Déconfinement : les évêques réclament de pouvoir reprendre les cérémonies religieuses un peu plus tôt que prévu

Déconfinement : les évêques réclament de pouvoir reprendre les cérémonies religieuses un peu plus tôt que prévu
Une église à Paris, le 20 avril 2020.

, publié le jeudi 30 avril 2020 à 18h59

Les lieux de cultes vont devoir s'adapter pour respecter des critères d'occupation, élaborés avec le gouvernement.

La date du 2 juin pour la reprise des cérémonies religieuses -annoncée mardi par le ministre de l'Intérieur-, ne leur convient pas. La Conférence des évêques a dit jeudi 30 avril espérer qu'elles puissent reprendre au moins "à partir de la Pentecôte", soit le 31 mai.


Mardi, le ministre de l'Intérieur avait annoncé que les célébrations religieuses avec public ne reprendraient pas avant le 2 juin, provoquant la déception voire la colère des évêques, qui se sont entretenu jeudi matin avec Christophe Castaner. Lors de cet entretien, le président de la Conférence des évêques, Eric de Moulins-Beaufort, a plaidé pour que les célébrations religieuses puissent avoir lieu avant ou "à partir de la Pentecôte", soit le 31 mai, a-t-il expliqué jeudi à la presse. Les responsables des autres cultes, selon lui, plaident en ce sens et "nous nous sommes mis d'accord pour que chacun dise cela à M.

Castaner".

L'évêque de Reims a préconisé que la classification par couleur des départements pour la période du déconfinement, puisse s'appliquer à l'Église. "Dans la mesure où on (...) va se servir de cette gradation notamment pour retarder la reprise de l'école, on pourrait très bien s'en servir pour les diocèses", estime-t-il.

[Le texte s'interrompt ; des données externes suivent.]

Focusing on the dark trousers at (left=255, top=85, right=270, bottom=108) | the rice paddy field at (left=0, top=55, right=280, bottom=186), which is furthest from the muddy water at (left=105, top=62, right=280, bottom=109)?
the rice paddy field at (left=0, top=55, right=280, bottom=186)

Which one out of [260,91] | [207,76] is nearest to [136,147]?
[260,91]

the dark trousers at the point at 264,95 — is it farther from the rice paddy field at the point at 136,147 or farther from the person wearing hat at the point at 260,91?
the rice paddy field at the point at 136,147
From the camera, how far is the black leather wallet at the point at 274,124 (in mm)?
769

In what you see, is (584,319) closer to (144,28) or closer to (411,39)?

Selon Éric de Moulins-Beaufort, un nouveau "critère d'occupation des églises, des mosquées, des temples", etc. est apparu dans les modalités de déconfinement des lieux de cultes en cours d'élaboration avec le gouvernement: il faudra désormais "vérifier qu'il y a bien 4m2 autour de la personne." "On a un mois pour aller faire des marquages au sol, enlever des chaises... C'est moins compliqué à organiser que dans les transports en commun".

Les catholiques ne sont pas "persécutés"

Outre la "messe avec assemblée", il a aussi souligné l'importance "de reprendre les activités caritatives".

Interrogé sur le climat ambiant chez les catholiques après les annonces du Premier ministre, il a assuré ne pas vouloir "durcir les choses". "Dans certains propos, pas d'évêques mais d'autres, on a un peu tendance à se placer dans une situation de persécution, et je trouve que ce n'est pas très respectueux des gens qui sont vraiment persécutés. Il n'y a pas de goulag en France encore et nous ne risquons ni la prison ni la torture". Pour autant, "il n'était pas très élégant, nous ayant demandé un plan, de l'enterrer, sans nous avoir au moins prévenu de cet enterrement."